Some pundits doubted his strength, fitness, and scoring prowess after a full season on the sidelines, with only an outside chance for Rookie of the Year. In his NBA debut on 18 October 2017, Simmons had 18 points and 10 rebounds in a 120–115 season-opening loss to the Washington Wizards. In his third game, on 21 October, Simmons recorded 18 points, 10 rebounds, and eight assists in a 128–94 loss to the Toronto Raptors, joining Oscar Robertson as the only players ever to post 10-plus points, 10-plus rebounds, and 5-plus assists in their first three NBA games. In his fourth game, on 23 October, Simmons recorded his first career triple-double with 21 points, 12 rebounds, and 10 assists in a 97–86 win over the Detroit Pistons, becoming the third rookie after Robertson (1960) and Art Williams (1967) to record a triple-double in his first four games. He went on to become the only player in NBA history to begin a season with at least 170 points, 100 rebounds, and 80 assists in his team's first 10 games.

On 29 November, he had 31 points and a career-high 18 rebounds in a 118–113 win over the Wizards. On 22 February, he scored a career-high 32 points, making two free throws with 5.6 seconds left to complete Philadelphia's rally from five points down in the final minute as the 76ers beat the Chicago Bulls 116–115. On 15 March against the New York Knicks, Simmons recorded his second consecutive triple-double and joined Robertson and Magic Johnson as the third rookie in NBA history to reach 1,000 points, 500 rebounds, and 500 assists. His triple-double against the Knicks was his eighth of the season, thus entering second place for most triple-doubles in a rookie season, trailing only Robertson (26).

On 19 March against the Charlotte Hornets, Simmons recorded 11 points, 12 rebounds, and 15 assists, and he became the third rookie to have 0 turnovers in a triple-double game. On 24 March, he recorded his 10th triple-double of the season with 15 points, 12 rebounds, and 13 assists in a 120–108 win over the Minnesota Timberwolves.

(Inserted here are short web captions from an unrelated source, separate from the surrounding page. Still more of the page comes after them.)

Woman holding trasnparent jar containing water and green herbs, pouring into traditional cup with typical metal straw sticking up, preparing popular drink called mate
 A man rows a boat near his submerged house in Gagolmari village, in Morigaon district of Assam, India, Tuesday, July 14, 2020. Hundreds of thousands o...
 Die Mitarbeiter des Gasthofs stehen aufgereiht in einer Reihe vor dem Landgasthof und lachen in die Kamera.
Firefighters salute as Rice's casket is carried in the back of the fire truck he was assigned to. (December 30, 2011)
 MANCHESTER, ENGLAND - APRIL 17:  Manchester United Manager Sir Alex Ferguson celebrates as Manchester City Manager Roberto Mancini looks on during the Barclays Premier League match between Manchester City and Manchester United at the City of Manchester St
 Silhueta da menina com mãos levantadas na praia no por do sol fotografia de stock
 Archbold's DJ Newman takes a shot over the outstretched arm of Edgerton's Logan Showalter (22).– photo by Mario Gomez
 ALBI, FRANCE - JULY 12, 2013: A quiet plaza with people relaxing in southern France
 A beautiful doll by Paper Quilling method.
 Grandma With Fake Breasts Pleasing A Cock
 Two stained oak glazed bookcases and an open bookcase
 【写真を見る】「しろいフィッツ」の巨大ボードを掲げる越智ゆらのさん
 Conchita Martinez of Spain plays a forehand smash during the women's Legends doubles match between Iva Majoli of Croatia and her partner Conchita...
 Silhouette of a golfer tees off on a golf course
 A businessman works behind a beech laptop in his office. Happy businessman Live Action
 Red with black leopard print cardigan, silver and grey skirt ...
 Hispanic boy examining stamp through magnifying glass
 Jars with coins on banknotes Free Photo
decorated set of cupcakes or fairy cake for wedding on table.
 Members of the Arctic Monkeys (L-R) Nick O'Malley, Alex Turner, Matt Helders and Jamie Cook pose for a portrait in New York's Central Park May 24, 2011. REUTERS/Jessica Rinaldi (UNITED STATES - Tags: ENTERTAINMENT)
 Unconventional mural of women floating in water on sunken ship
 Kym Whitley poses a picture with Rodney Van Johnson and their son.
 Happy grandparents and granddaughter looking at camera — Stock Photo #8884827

On 26 March, he had 11 assists in a 123–104 win over the Denver Nuggets, topping Allen Iverson (567) to set the team rookie record for assists. On 6 April, he had 27 points, 15 rebounds, and 13 assists in a 132–130 win over the Cleveland Cavaliers, leading the 76ers to their 13th straight win. He was subsequently named Eastern Conference Player of the Week for games played Monday 2 April to Sunday 8 April.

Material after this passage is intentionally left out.